Could a new vaccine help recovering heroin addicts? Scientists at the Walter Reed Army Institute of Research in Maryland have been testing this theory on mice for years. The study is in its preclinical stages now but Upstate Medical University doctors are hoping to test on humans by next year.
“There is a significant group, and we see them in the hospital, that have tried multiple times to get into remission, and it hasn’t worked. And so I think it’s important to try to take as many steps and try to pursue as many avenues as possible to try to come up with tools,” said Dr. Stephen Thomas, Chief of Infectious Diseases Division at SUNY Upstate and Principal Investigator of the study.
Once the mice get the vaccine, they develop an immune response to the drug, which prevents the heroine from entering into the brain. In turn, it stops any side effect of the drug from taking place, such as an overdose.
“It’s a very novel approach to tricking our body into developing, antibodies against a drug basically. So this is a very important, novel concept,” said Dr. Timothy Endy, Chair of Microbiology and Immunology and a researcher in the study.
A concept not too far off from the flu vaccine–except, in this case, those targeted are not people trying to recover.
“This would be one tool among many other tools in a comprehensive approach to substance abuse and recovery and addiction,” Dr. Thomas said.
Upstate is hoping to begin human testing by next year. Battling an issue that hits close for all involved.
“For me it’s a very personal issue, seeing my son struggle with heroin and overdosing three times from that,” said Dr. Endy.
Endy and the other researchers hope to stop the problem from getting worse for families in our area.
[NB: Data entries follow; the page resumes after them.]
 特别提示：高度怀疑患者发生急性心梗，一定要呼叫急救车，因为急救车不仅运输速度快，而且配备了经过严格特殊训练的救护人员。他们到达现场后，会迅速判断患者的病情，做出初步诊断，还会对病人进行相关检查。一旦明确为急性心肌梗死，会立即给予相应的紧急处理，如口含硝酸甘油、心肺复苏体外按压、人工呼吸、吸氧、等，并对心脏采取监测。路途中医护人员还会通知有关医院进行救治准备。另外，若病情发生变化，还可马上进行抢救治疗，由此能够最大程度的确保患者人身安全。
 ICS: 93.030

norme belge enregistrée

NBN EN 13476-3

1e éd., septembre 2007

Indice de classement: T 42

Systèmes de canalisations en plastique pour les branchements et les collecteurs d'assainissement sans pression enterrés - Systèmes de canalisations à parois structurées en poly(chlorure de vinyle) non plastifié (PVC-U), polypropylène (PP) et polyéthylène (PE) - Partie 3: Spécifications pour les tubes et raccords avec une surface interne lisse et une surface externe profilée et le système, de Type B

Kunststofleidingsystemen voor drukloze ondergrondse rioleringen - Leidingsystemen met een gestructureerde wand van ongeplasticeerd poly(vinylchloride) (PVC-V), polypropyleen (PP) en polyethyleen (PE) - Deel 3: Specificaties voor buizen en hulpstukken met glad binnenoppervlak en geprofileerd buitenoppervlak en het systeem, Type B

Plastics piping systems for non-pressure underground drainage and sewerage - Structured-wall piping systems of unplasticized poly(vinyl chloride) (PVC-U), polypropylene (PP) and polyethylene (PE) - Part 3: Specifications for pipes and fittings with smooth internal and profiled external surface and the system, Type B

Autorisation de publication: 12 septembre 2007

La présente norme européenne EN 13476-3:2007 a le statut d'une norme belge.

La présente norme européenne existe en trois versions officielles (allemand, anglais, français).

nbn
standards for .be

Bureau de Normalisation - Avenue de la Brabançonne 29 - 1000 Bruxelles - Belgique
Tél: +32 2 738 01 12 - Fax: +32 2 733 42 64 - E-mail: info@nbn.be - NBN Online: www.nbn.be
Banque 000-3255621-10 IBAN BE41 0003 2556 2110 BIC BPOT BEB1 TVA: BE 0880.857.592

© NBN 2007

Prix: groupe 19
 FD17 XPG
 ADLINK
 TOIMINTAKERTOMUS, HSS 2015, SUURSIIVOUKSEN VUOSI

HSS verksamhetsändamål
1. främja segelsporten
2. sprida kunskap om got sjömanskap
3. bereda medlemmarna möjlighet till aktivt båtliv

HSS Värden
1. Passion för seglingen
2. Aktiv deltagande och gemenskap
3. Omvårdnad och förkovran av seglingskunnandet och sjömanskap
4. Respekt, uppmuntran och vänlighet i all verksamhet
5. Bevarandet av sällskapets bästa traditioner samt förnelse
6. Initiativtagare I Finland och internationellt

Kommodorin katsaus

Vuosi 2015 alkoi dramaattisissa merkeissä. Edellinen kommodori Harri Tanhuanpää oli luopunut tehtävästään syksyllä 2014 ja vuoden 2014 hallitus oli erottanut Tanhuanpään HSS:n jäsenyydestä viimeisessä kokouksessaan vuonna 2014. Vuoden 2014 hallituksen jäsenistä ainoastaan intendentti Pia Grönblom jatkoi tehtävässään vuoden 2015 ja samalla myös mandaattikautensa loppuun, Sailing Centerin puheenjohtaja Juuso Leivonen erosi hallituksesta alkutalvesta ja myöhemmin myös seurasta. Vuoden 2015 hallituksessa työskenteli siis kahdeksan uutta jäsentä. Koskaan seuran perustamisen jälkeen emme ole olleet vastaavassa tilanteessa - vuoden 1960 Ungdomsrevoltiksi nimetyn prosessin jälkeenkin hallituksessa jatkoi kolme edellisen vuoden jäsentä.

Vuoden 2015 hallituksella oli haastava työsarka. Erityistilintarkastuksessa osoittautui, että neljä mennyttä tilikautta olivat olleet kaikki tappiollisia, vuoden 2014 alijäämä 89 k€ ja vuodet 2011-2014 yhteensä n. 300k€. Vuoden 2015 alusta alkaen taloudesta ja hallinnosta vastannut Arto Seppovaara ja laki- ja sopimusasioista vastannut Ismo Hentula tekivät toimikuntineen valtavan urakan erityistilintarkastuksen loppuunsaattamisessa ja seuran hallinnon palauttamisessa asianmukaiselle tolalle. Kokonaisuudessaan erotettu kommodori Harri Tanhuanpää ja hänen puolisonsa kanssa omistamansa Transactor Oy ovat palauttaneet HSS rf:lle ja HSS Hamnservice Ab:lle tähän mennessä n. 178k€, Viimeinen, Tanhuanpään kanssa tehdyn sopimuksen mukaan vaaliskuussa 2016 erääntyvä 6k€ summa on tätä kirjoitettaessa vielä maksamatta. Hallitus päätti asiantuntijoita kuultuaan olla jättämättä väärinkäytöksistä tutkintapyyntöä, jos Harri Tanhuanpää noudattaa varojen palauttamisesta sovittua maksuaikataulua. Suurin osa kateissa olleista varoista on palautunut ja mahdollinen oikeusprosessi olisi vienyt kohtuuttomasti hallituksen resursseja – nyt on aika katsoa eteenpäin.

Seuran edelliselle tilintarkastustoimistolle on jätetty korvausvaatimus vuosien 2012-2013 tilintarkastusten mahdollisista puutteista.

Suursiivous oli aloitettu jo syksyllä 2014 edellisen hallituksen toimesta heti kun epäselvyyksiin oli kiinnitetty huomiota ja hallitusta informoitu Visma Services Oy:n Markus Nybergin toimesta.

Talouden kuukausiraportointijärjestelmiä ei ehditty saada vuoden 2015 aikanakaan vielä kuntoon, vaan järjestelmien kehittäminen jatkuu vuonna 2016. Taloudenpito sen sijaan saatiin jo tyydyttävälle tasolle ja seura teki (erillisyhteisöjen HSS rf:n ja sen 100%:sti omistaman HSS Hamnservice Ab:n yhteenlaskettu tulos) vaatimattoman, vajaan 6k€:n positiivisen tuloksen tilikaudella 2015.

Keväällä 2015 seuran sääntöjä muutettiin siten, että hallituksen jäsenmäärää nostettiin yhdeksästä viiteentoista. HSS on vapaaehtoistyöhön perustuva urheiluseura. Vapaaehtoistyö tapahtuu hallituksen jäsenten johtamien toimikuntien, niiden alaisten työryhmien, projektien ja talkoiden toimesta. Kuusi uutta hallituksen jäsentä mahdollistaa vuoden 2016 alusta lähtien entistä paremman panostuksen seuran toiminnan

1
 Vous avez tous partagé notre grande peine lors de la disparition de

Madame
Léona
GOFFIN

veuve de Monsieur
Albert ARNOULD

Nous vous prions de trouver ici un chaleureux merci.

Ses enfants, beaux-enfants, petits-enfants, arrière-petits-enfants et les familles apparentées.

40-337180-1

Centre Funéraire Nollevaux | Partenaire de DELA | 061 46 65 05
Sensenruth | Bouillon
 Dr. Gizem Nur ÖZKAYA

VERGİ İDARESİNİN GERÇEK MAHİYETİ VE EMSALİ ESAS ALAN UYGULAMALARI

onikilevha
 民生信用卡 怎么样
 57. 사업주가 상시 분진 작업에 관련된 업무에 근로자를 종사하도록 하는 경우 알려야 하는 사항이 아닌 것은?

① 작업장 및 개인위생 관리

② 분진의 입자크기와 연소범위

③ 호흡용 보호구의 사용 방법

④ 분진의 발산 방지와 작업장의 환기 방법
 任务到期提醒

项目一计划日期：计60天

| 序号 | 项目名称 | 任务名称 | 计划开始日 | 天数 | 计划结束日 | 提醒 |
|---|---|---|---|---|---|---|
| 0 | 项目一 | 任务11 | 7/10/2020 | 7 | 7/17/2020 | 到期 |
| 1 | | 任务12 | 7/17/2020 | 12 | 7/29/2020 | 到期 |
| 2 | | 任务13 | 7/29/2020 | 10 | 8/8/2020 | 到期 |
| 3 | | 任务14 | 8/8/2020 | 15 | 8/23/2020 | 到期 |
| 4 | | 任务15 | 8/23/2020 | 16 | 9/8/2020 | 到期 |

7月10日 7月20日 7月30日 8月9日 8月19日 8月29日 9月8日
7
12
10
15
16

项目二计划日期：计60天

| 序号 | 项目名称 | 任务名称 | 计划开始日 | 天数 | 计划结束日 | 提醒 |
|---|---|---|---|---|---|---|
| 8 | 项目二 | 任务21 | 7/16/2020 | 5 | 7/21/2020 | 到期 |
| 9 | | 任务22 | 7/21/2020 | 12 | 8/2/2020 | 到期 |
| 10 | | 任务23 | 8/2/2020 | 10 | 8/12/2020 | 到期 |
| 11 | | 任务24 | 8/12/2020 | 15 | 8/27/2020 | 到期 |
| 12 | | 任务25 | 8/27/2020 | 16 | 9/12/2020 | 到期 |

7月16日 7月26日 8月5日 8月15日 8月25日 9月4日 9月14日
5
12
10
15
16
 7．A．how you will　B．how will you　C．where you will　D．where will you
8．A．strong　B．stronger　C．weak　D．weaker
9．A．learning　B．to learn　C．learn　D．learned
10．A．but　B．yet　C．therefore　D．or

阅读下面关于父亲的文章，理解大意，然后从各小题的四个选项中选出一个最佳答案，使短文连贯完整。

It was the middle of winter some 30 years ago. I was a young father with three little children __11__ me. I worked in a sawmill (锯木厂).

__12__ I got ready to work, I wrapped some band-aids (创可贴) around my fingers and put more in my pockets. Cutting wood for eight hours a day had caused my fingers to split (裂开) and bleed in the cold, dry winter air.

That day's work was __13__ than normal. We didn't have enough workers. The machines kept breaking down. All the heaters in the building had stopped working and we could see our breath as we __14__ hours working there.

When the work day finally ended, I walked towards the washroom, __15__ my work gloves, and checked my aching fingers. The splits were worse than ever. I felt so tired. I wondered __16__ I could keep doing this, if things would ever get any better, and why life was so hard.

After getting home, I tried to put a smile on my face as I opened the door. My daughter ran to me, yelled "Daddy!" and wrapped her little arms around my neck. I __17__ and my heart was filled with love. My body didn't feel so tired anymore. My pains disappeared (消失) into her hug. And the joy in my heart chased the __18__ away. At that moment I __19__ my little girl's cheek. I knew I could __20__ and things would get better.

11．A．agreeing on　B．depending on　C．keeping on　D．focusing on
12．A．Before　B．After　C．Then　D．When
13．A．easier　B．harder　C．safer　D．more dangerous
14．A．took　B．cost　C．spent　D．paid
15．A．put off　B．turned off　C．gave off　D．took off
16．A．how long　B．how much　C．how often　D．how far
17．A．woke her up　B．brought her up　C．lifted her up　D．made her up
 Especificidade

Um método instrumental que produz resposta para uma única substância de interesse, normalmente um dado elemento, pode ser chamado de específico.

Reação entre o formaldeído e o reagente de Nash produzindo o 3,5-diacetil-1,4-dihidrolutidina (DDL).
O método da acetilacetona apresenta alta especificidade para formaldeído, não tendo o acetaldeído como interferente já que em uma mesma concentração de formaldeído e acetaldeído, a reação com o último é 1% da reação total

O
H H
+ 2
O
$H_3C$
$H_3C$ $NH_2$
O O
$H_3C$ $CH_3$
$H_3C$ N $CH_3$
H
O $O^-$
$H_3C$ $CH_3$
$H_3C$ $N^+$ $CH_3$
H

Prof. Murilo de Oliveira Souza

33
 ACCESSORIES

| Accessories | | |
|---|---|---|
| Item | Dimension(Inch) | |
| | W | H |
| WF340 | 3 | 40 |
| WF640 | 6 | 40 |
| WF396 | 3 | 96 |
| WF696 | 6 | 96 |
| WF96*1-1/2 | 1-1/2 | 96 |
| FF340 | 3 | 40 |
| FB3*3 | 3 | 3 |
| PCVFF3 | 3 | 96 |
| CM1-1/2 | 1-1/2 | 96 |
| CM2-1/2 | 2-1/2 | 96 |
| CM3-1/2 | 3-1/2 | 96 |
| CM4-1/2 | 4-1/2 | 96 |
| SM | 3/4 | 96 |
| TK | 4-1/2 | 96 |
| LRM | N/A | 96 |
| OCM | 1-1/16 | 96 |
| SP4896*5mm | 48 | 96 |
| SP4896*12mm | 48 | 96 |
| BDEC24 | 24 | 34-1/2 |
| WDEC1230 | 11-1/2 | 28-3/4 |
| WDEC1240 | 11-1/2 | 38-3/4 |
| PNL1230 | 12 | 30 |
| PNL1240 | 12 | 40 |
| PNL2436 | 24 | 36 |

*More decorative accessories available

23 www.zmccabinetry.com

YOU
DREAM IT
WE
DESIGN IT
“When we look at the scope of the problem, if there are 100 people with substance abuse disorders and I can be part of making a tool that can help ten of them, that’s a huge, huge impact,” Dr. Thomas said.
Right now, the testing is still in its pre-clinical phase. Doctors at Upstate hope that will be approved by the FDA so they can start testing on humans for the clinical trials in 2020. The study will be funded by a $3.7 million dollar grant.